The U.S. House of Representatives voted today to strip controversial pro-pesticide provisions from the Farm Bill and adopt a bipartisan amendment that removes liability protections for chemical manufacturers, The Hill reported.

Reps. Anna Paulina Luna (R-Fla.) and Elijah Crane (R-Ariz.) co-authored the amendment that removed language that would have shielded companies like Monsanto from certain state-level failure-to-warn lawsuits. The amendment, which passed in a 280-142 vote, preserves states’ authority over pesticide labeling and safety standards.

“I do not support giving blanket immunity to corporations at the expense of American families,” Luna wrote on X.

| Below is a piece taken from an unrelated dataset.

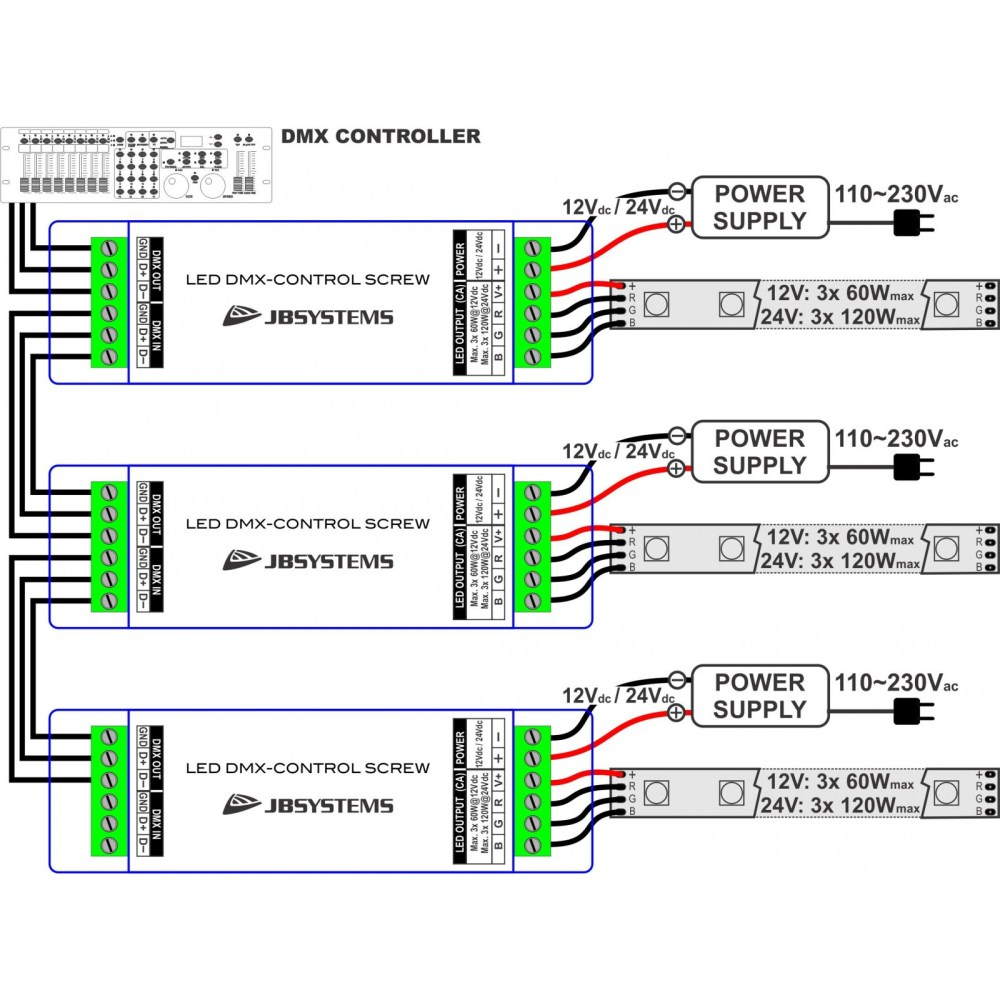 medium resolution of  dmx jb systems led dmx control controller psu on dmx switch diagram dali lighting circuit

“Today we secured a major win,” said Children’s Health Defense Senior Advocacy Manager Stephanie Locricchio. “It proves that when people unite around a common goal, change is possible. But the fight isn’t over. We must stay vigilant, push our government to prioritize public health — especially our children — over corporate profits, and continue to hold industry accountable.”

Support for the amendment crossed party lines. Rep. Chellie Pingree (D-Maine), who has long opposed similar provisions, emphasized the breadth of that coalition.

“Democrats, Republicans, and citizens across this country agree: Keep the pesticide liability shield language OUT of the Farm Bill!” Pingree posted on X.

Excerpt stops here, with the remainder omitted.